Two weeks ago, in Goa, India, Tri Bourne and Chaim Schalk won their first round of pool and forfeited their second. Both had been battling stomach ailments picked up in Mexico, and while they were obviously healthy enough to win their first round, the incentive of winning the second was not greater than the benefit they figured they could get from forfeiting and resting instead. Goa, according to half a dozen players who competed, was also some of the hottest conditions in which many of them have played.
After a brief cost-benefit analysis, winning in the second round was not worth the toll. That cost-benefit analysis proved spot on: Bourne and Schalk drew an Austrian qualifier team; Portugal, the beneficiaries of the forfeit, drew fourth-seeded Australians, Zach Schubert and Thomas Hodges. Portugal fell in the first round; Bourne and Schalk moved on.
Challenges are a different case than Elite16 events. The winners of pool in an Elite16 are rewarded with a crucial bye into the quarterfinals. The winners of pool in Challenges rarely stand to benefit.
In seven Challenge events this season, the winners of pool on the men’s side are 24-18 in the first round. For whatever reason, teams who have won pool in the previous three Challenges — Espinho, Edmonton, Goa — have fared especially poor: 11 first-round knockouts and just three total medals.
Contrast that to the beginning of the season, when pool winners claimed 10 medals in the first four Challenges — in La Paz, Itapema, Saquarema, and Jurmala — and swept the podiums in Itapema and Jurmala.

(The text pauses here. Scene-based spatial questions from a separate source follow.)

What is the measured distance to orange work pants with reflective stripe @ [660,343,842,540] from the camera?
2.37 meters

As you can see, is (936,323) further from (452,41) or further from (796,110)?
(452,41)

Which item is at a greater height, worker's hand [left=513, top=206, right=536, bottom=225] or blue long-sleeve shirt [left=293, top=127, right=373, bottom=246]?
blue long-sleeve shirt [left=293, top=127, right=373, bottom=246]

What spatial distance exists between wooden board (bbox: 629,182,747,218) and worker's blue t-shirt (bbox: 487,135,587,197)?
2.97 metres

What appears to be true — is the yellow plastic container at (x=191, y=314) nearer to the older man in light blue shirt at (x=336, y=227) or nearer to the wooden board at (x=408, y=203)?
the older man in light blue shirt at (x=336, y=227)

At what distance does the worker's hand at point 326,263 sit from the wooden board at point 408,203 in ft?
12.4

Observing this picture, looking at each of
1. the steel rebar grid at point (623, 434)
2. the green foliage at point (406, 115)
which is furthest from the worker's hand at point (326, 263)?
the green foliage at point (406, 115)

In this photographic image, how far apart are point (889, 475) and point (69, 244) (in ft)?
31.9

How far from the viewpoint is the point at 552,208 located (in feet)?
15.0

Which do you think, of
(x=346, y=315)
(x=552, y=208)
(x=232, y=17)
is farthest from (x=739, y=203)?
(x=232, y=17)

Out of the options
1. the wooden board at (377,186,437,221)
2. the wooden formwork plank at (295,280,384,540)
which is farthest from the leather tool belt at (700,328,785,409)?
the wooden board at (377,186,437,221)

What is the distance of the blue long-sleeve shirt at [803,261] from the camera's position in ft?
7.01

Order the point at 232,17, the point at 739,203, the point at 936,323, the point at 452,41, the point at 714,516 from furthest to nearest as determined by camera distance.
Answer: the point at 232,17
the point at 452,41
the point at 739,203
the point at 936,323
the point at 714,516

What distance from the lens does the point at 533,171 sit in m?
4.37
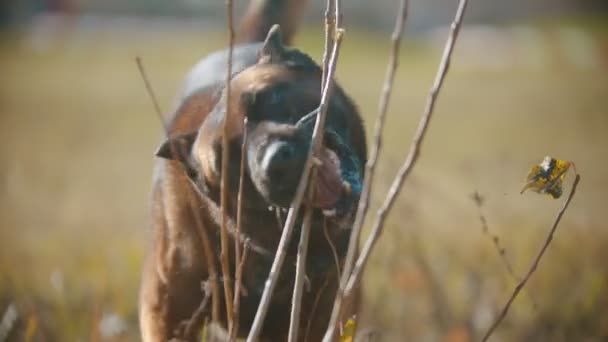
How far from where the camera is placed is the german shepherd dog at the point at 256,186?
116 inches

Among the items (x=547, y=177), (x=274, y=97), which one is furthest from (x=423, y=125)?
(x=274, y=97)

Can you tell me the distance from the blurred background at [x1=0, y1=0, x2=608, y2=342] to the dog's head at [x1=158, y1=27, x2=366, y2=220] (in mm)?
479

With more than a dozen tournaments on the legs of nearly every team at this point — as well as nearly six figures, in some cases, of airline miles piled up — forfeiting rather than playing an hour-long match in the upper-80-degree heat and resting instead seems to be the preferred option of a number of men’s teams. With three forfeits on Thursday (Friday in Haikou), the total for the season is now at 10. Such is the somewhat strange reward teams are giving themselves for winning their first round.
And, in Haikou, every USA men’s team won their first round. Theo Brunner and Trevor Crabb swept Spain’s Alejandro Huerta and Javier Huerta (21-17, 21-12), Tri Bourne and Chaim Schalk swept Lithuania’s Patrikas Stankevicius and Audrius Knasas (22-20, 21-15), Chase Budinger and Miles Evans swept France’s Olivier Barthelemy and Samuel Cattet (21-15, 21-16), and Tim Brewster and Kyle Friend beat China’s Likejiang Ha and Jiaxin Wu (21-18, 18-21, 17-15).
Brunner and Crabb, and Budinger and Evans, both won their second round via forfeits. Bourne and Schalk competed, beating Thailand’s Poravid Taovato and Pithak Tipjan (18-21, 21-14, 15-9). Brewster and Friend also played out their second, dropping to Goa bronze medalists Javier Bello and Joaquin Bello (16-21, 19-21).
The only USA team remaining for the women, Corinne Quiggle and Sarah Schermerhorn, went undefeated, upsetting Spain’s Tania Moreno and Daniela Alvarez (19-21, 21-18, 15-13) and China’s Kadeliye Halaiti and Jingzhe Wang (16-21, 21-17, 15-7).